Selbst­or­ga­ni­sa­ti­on, Selbst­ma­nage­ment, Zeit­ma­nage­ment, Pro­duk­ti­vi­tät – das hört sich erst mal nach Stress an. Für die meis­ten ent­steht ver­mut­lich im Kopf als ers­tes der Gedan­ke, dass es wie­der nur dar­um geht, noch mehr in noch weni­ger Zeit geschafft zu bekom­men. Aber Selbst­or­ga­ni­sa­ti­on kann auch Frei­räu­me schaf­fen.

Warum Selbstorganisation?

Alan Hen­ry, der Edi­tor-in-Chief von Life­ha­cker, hat es kürz­lich in sei­nem Post in der „How we work“ Rei­he sehr tref­fend beschrie­ben:

“Pro­duc­tivi­ty isn’t about just get­ting more shit done. It’s about get­ting the shit you have to get done finis­hed so you can spend more time doing the shit you want to do.”

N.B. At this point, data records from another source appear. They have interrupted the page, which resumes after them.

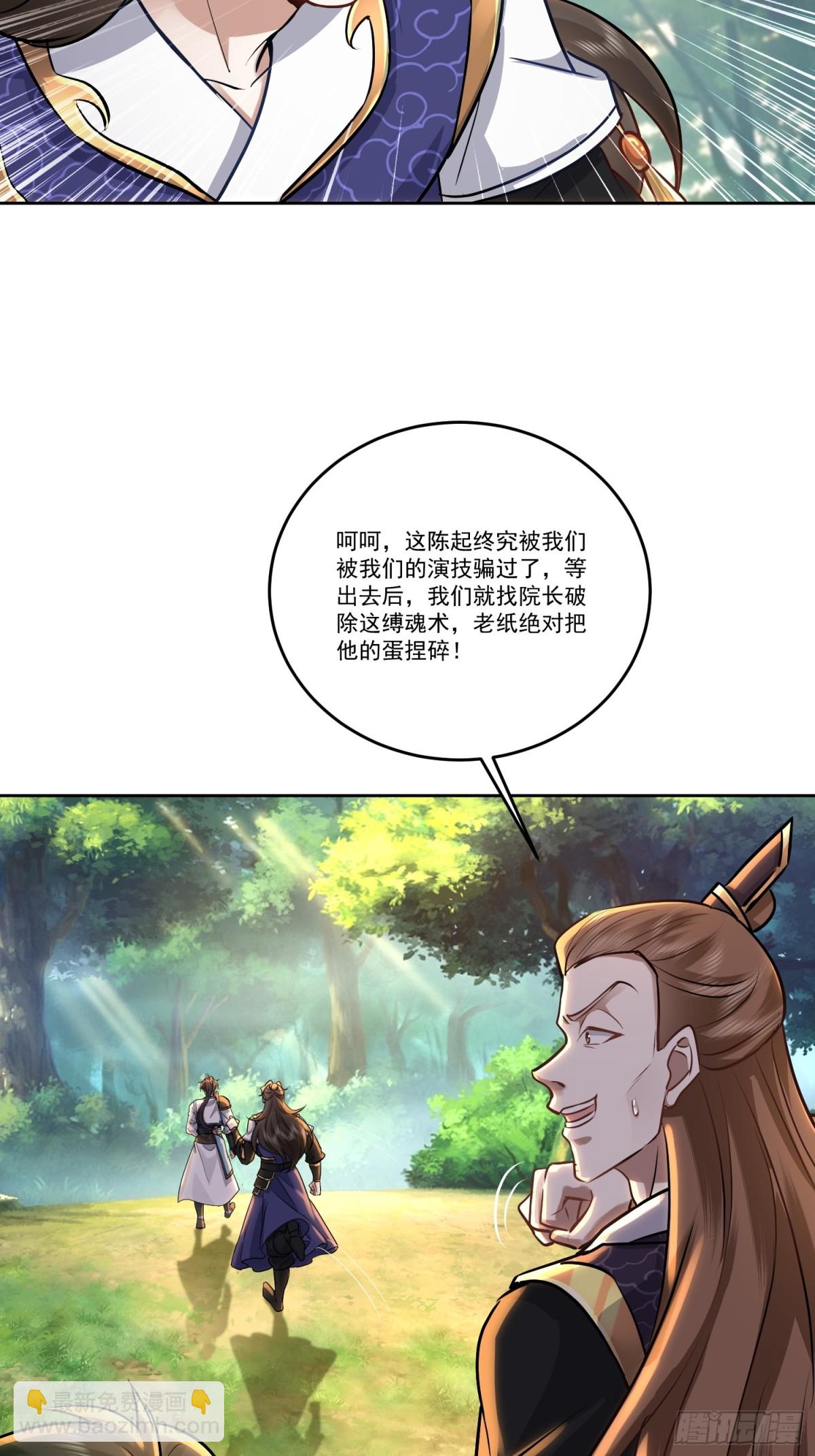 59话 缚魂术与稳定拿捏-第59话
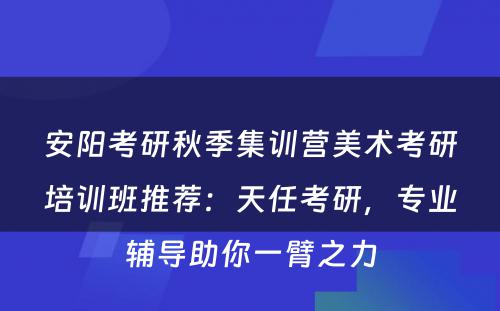 安阳考研秋季集训营美术考研培训班推荐：天任考研，专业辅导助你一臂之力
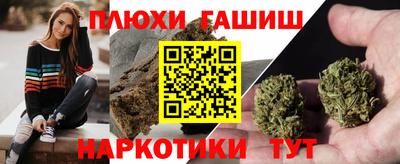 кристаллы Будённовск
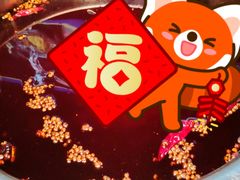 -青山青豆花·笑禅豆腐鱼(黄泥塝店)
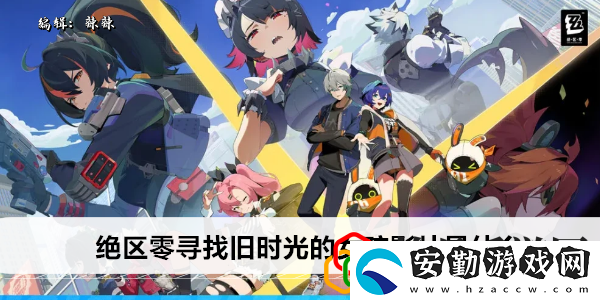 尋找舊時光的女孩影片是什么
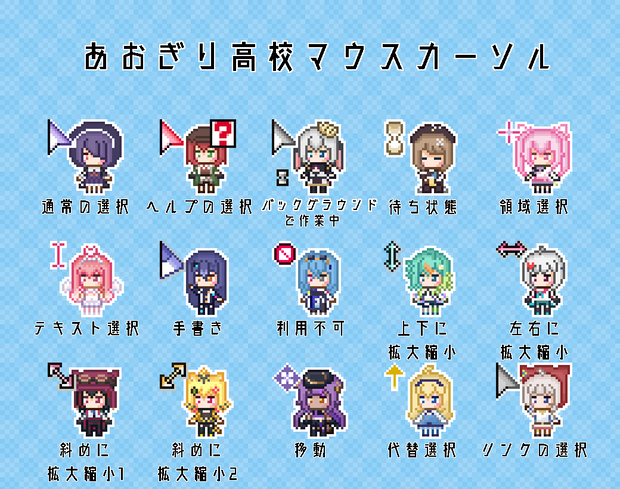 【非公式】あおぎり高校マウスカーソル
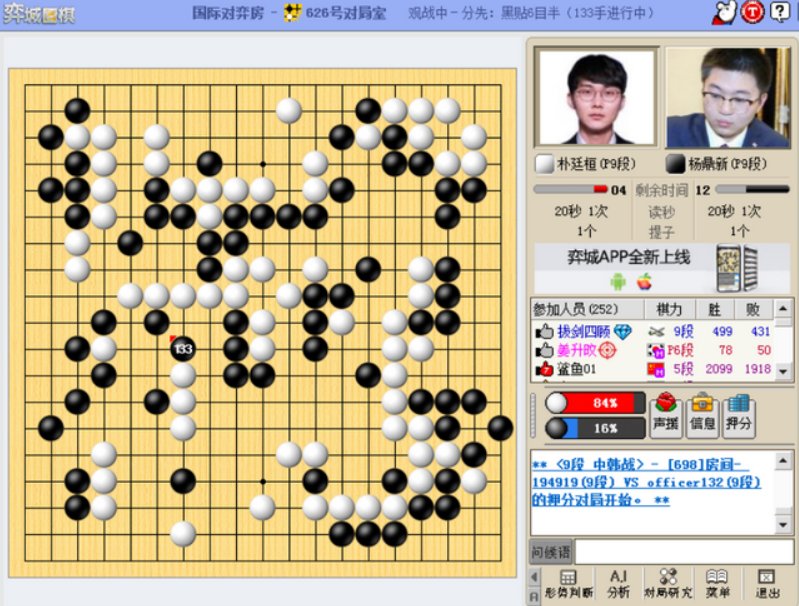 反攻倒算的意思是什么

Mit­te 2011 war es bei mir soweit. Mir wur­de bewusst, dass mein Leben nur noch aus „sleep, eat, work, repeat“ bestand. Zeit, für all die Din­ge, die ich noch in mei­nem Leben tun woll­te, war eigent­lich da, aber die Din­ge fie­len mir nicht ein, wenn ich gera­de Zeit hat­te. Das woll­te ich ändern und mich selbst bes­ser orga­ni­sie­ren.